Zendro-dev / graphql-server

Skeleton NodeJS project for a graphQL server.
GNU General Public License v3.0
0 stars 1 forks source link

searching for a string should ingore case and diacritic accents #73

Open AliciaMstt opened 3 years ago

AliciaMstt commented 3 years ago

Ignore case

Currently searching for a string is case sensitive, so that in the example below in the SPA searching for "chaya" yields no results:

image

Whilst "Chaya" does:

image

The desired behavior is that "chaya" "Chaya", "chAya" or any similar form should bring the same results than "Chaya".

Accents We have a similar issue with the special character ´ and others, which in Spanish are used all the time. Unfortunately even if we know that the correct spelling is maíz, users commonly would look for maiz. Therefore we need that searching for a string to ignore accents of anykind, something like:

a == âàáäÂÀÂÄ 
e == êèéëÊÈÉË 
i == îïíÎÏ 
o == ôöóÔÖ 
u == ûùüÛÜÙ 
c == çÇ 
n == ñ

So that if maíz is present in the db, the query maiz and maíz should yield the same results.

asishallab commented 3 years ago

A problem with a general solution is that the like operator is not implemented in all storage types. MongoDb and Neo4J only support regular expressions, which, of course, could be used to implement that behavior in these storage techs. Additionally the ilike operator which is case in-sensitive is only implemented in Postgres. Furthermore, we could not use regular expressions in all storages, because regexs are not implemented in Presto / Trino and Amazon S3 tables.

Thus, we'd need to first identify

Then we implement a helper module that constructs the respective storage type correct search and executes it in its respective data model layer. We could even (thanks @coeit ) implement a new operator like zilike (Zendro - ilike) and implement that for each storage separately.
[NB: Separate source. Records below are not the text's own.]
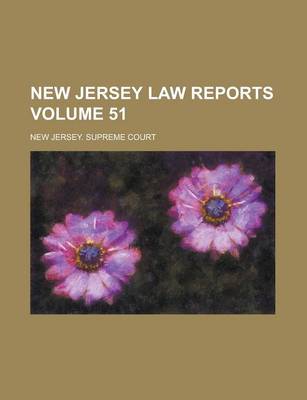 Book cover for New Jersey Law Reports Volume 51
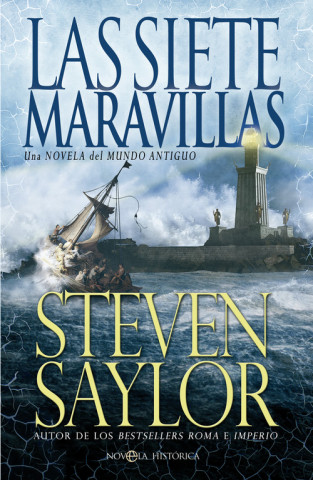 Книга Las siete maravillas : una novela sobre el Mundo Antiguo STEVEN SAYLOR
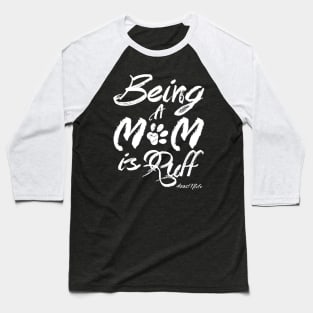 #MOMlife - Being A Mom Is Ruff Baseball T-Shirt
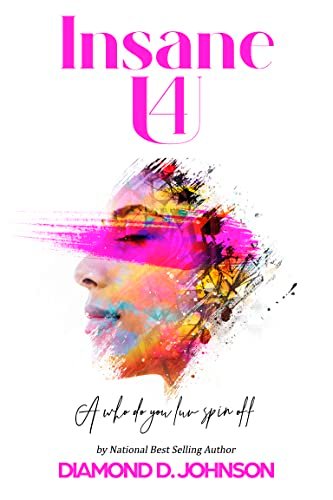 Book cover for "Insane 4 U" by Diamond D Johnson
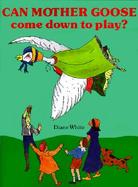 Can Mother Goose Come Down to Play? cover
The main question is to identify a common denominator of search function that can be implemented in all storage techs, but Cassandra. This question can be answered using something like the following hypothetical example table, inspired by Wikipedia's tech-tables: Storage-Technology Regular Expression Operator regexp supports case-insensitive like Operator ilike Operator
Sequelize regexp ? true only postgres
coeit commented 3 years ago
Storage-Technology Regular Expression Operator regexp supports case-insensitive like Operator ilike Operator resource
Sequelize regexp (~, PG/MySQL only) iRegexp (~*, PG only) like ilike (PG only) https://sequelize.org/master/manual/model-querying-basics.html#operators
MongoDB $regex $options: 'i' can be implemented with regex can be implemented with regex https://docs.mongodb.com/manual/reference/operator/query-evaluation/
neo4j =~ (?i)<regexp> can be implemented with regex can be implemented with regex https://neo4j.com/docs/cypher-manual/current/clauses/where/#query-where-string
presto / trino regexp_like(<regexp>, <string>) regexp_like((?i)<regexp>, <string>) LIKE LOWER(<string>) LIKE OR can be implemented with regex https://trino.io/docs/current/functions.html
amazonS3 - - LIKE LOWER(<string>) LIKE https://docs.aws.amazon.com/AmazonS3/latest/userguide/s3-glacier-select-sql-reference-operators.html#s3-glacier-select-sql-reference-pattern
coeit commented 3 years ago

Since regular expressions have quite a different syntax depending on the storage type when it comes to setting flags (for Zendro we need case insensitivity), a consistent way to define those flags in Zendro has to be defined.

Solutions

iRegexp operator

In the spirit of Sequelize, define a iRegexp operator that implements the i flag depending on the storage type.

Define a Zendro specific regexp syntax

We can use e,g, Java regular expressions syntax like neo4j/ presto and trino do. We would have to translate this for mongoDB and sequelize to their specific implementations

asishallab commented 3 years ago

Response to comment about iRegexp

Implement the Zendro operator iRegexp and notiRegexp. It seems to be the best solution

asishallab commented 3 years ago

In order to resolve this issue we should first implement a basic solution and use the ilike operator in all storages, Zendro currently supports. This will avoid having errors if one Zendro instance uses Amozon S3. In a later iteration we could think about implementing a new zilike operator that actually uses regular expressions to match e.g. "a" with all variations of the letter with accents and such, in Amazon S3 these searches would be done with its internal ilike and the _ wild-card. zilike would thus have different behavior in different storage types.